Supplied entries =>
╔══

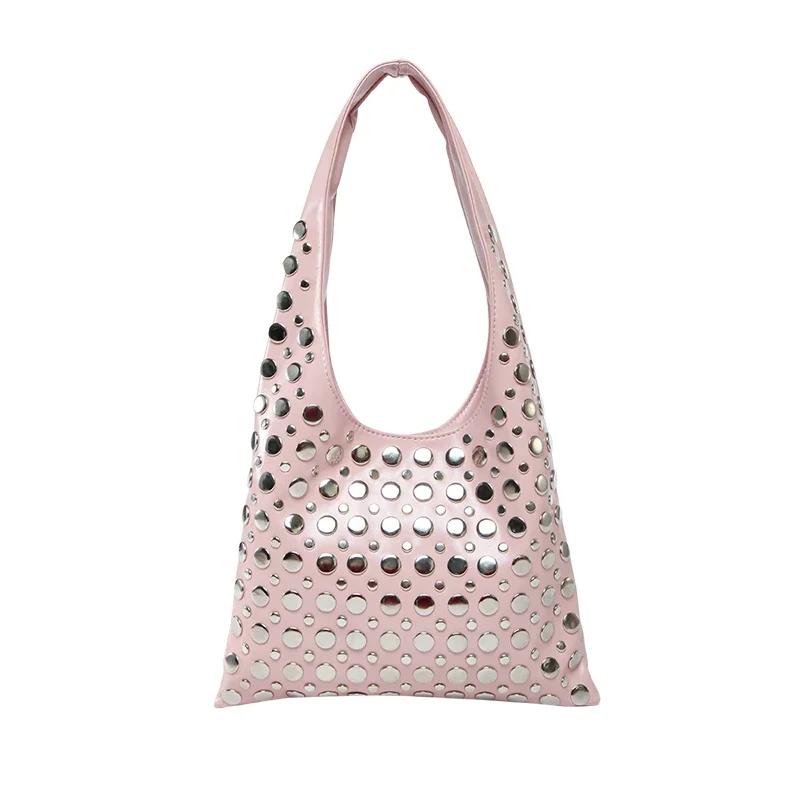 Modische PU-Taschen mit großen Nieten im Designer-Stil für Mädchen Trendige Handtaschen mit großer Kapazität und Persönlichkeit Mädchen-Stil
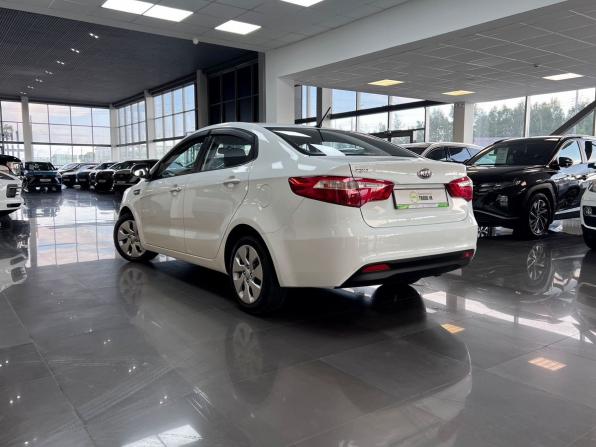 Kia Rio III с пробегом 2012 года, цена 695 000 рублей, 275479 км, седан, Автокод Объявления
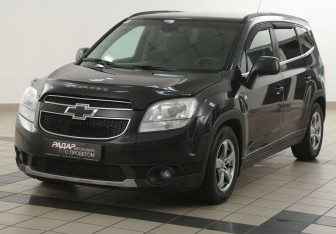 Подержанный автомобиль Chevrolet Orlando 2012 года (8 фото)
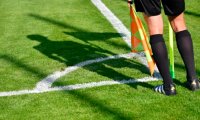 ФИФА планирует заменить боковых арбитров роботами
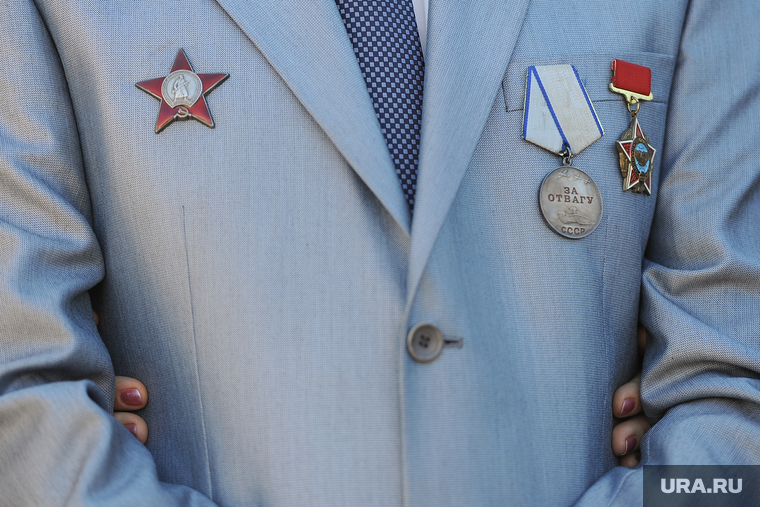 Парад Победы Челябинск, награды, орден красной звезды, медаль за отвагу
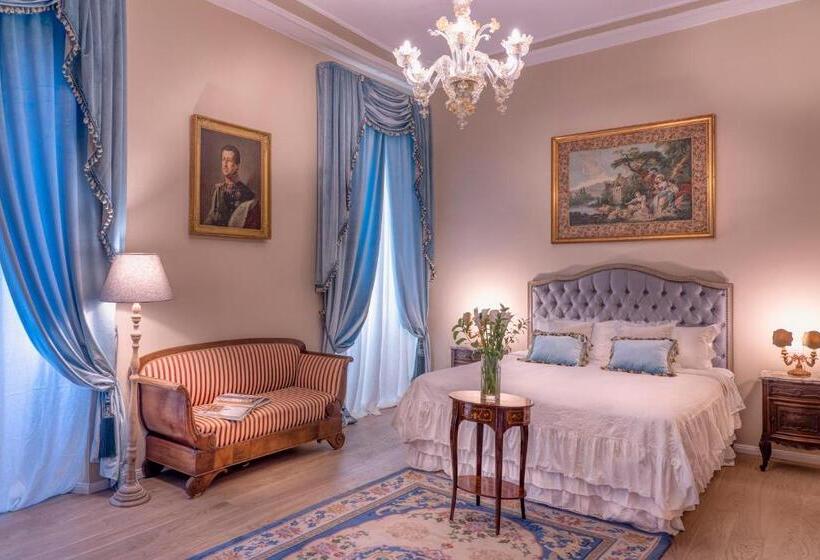 Номер Deluxe с Балконом, Palazzo Cavagna Sangiuliani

╚══

Work to be completed => Could you give the material again exactly as it stands, omitting any image?

Result for this exercise =>
 Modische PU-Taschen mit großen Nieten im Designer-Stil für Mädchen Trendige Handtaschen mit großer Kapazität und Persönlichkeit Mädchen-Stil
 Kia Rio III с пробегом 2012 года, цена 695 000 рублей, 275479 км, седан, Автокод Объявления
 Подержанный автомобиль Chevrolet Orlando 2012 года (8 фото)
 ФИФА планирует заменить боковых арбитров роботами
 Парад Победы Челябинск, награды, орден красной звезды, медаль за отвагу
 Номер Deluxe с Балконом, Palazzo Cavagna Sangiuliani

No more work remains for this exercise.